> _Exercise aim_
Please print exactly the lines running from the one that contains "From the camera position, how" to the end of the data, with both lines included.

> _Data shown_

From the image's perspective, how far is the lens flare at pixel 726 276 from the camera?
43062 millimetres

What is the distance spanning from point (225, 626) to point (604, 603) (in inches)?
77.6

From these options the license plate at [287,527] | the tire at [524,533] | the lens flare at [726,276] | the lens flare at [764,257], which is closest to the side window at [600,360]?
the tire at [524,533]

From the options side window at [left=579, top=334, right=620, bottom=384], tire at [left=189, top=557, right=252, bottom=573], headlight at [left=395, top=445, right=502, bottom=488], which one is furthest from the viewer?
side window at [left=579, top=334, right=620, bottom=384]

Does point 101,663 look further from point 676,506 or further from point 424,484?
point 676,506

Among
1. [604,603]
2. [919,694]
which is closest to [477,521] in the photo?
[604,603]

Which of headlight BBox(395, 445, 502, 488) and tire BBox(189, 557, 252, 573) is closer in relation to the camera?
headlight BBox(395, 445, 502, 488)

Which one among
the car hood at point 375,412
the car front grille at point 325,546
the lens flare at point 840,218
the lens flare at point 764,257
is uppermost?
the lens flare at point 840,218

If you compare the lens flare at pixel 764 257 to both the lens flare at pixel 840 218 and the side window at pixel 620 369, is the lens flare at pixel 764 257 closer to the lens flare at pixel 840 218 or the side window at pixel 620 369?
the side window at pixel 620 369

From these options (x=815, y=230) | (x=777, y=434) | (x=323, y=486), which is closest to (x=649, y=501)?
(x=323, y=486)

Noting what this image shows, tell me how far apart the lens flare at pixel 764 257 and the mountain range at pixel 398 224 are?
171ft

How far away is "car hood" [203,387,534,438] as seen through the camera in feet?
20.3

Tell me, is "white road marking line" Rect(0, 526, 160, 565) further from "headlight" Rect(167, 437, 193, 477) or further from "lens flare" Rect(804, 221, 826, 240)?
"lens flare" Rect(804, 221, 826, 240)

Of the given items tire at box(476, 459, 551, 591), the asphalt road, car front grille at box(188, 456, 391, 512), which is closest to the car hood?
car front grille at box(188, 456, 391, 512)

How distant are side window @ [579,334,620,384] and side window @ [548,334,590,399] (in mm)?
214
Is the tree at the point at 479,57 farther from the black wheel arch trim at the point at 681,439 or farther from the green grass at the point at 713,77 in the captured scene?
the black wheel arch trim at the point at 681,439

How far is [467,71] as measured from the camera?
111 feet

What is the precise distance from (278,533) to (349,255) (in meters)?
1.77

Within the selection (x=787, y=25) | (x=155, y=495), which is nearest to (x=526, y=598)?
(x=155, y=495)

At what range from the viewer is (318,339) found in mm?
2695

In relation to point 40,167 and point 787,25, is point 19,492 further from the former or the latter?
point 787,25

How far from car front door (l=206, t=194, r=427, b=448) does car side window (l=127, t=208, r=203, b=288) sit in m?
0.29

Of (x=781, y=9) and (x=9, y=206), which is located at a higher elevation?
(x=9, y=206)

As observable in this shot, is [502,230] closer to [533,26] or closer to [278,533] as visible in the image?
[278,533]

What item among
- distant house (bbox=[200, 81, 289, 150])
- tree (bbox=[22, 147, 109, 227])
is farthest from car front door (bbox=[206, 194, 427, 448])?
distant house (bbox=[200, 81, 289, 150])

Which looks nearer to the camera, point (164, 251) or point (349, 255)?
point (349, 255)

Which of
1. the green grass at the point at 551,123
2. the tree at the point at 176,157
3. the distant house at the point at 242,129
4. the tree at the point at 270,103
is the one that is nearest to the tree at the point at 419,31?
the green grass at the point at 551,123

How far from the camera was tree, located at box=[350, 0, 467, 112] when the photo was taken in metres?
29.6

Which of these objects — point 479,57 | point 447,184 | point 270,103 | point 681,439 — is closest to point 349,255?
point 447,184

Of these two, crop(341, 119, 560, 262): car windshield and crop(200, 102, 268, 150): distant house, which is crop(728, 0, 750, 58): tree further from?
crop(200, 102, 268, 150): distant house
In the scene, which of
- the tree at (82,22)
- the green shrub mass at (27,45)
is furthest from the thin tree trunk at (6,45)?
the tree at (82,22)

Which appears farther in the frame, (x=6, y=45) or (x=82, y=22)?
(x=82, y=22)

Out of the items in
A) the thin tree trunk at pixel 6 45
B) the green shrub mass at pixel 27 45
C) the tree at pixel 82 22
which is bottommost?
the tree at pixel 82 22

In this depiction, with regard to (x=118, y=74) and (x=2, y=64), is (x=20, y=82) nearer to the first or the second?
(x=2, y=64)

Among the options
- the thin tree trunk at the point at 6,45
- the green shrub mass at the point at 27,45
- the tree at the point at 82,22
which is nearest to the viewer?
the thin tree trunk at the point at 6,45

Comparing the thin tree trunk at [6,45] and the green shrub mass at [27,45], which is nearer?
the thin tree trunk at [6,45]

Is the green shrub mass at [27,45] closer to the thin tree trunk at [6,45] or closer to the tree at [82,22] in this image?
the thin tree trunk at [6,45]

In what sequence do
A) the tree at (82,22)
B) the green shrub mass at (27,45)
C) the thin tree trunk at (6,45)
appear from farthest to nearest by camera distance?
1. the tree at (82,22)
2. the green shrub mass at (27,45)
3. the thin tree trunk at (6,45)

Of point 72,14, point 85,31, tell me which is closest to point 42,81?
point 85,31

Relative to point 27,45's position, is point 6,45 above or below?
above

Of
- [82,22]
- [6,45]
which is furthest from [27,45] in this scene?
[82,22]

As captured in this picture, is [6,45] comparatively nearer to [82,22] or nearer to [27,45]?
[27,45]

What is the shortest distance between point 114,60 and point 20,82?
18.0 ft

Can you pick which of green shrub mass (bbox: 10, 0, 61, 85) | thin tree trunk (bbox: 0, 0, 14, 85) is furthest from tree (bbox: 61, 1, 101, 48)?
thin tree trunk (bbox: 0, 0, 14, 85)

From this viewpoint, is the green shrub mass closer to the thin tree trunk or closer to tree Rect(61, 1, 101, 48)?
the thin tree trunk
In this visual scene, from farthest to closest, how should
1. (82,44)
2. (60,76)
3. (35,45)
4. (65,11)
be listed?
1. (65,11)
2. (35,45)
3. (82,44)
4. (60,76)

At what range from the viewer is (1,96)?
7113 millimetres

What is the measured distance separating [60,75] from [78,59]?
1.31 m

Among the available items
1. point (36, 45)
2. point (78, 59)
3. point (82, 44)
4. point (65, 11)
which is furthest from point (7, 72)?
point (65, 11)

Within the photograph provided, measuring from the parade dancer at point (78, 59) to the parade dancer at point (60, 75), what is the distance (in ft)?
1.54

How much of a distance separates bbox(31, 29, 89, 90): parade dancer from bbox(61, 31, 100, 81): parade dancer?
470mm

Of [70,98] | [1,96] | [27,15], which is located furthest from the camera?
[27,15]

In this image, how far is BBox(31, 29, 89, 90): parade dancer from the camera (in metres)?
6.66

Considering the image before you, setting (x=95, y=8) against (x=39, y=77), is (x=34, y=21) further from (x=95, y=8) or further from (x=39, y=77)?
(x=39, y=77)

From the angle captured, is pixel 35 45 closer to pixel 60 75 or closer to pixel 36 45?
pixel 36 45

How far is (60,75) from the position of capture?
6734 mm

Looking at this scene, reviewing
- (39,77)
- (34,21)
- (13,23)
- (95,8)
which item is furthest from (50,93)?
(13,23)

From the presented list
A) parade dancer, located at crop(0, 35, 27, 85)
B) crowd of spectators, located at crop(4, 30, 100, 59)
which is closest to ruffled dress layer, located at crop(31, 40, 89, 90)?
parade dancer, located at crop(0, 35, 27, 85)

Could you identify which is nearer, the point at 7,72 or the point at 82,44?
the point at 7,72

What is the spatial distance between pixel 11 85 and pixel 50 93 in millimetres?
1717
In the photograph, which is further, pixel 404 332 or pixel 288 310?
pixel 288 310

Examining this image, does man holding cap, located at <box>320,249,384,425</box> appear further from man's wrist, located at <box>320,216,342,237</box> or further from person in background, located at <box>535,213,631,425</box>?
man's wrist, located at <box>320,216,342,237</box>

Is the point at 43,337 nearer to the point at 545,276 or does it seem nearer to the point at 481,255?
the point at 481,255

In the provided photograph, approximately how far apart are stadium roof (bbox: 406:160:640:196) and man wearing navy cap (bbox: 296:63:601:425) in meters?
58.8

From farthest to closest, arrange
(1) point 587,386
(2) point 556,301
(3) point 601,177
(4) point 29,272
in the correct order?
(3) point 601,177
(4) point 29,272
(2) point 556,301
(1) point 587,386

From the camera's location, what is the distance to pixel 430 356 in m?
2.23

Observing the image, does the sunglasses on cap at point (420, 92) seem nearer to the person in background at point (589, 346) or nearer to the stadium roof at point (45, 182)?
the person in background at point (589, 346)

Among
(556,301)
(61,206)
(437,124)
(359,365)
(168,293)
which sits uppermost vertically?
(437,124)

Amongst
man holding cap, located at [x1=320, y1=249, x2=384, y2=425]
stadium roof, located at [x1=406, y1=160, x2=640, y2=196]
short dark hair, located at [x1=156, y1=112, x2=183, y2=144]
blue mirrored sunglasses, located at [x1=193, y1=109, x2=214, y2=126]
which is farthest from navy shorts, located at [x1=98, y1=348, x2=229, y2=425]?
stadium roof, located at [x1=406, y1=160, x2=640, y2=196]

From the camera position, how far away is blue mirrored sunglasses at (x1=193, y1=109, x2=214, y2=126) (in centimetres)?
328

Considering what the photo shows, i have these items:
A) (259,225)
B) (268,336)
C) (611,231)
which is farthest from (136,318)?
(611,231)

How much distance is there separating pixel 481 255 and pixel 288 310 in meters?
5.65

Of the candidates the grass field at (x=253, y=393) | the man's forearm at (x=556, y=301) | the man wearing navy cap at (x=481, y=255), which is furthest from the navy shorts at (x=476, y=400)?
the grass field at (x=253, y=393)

> _The reply_
From the camera position, how far away is blue mirrored sunglasses at (x1=193, y1=109, x2=214, y2=126) (in centimetres)?
328

Considering what the photo shows, i have these items:
A) (259,225)
B) (268,336)
C) (611,231)
which is farthest from (136,318)?
(611,231)

How much distance is there separating pixel 481 255 and pixel 288 310 in meters?
5.65

Of the candidates the grass field at (x=253, y=393) | the man's forearm at (x=556, y=301) | the man wearing navy cap at (x=481, y=255), which is furthest from the navy shorts at (x=476, y=400)?
the grass field at (x=253, y=393)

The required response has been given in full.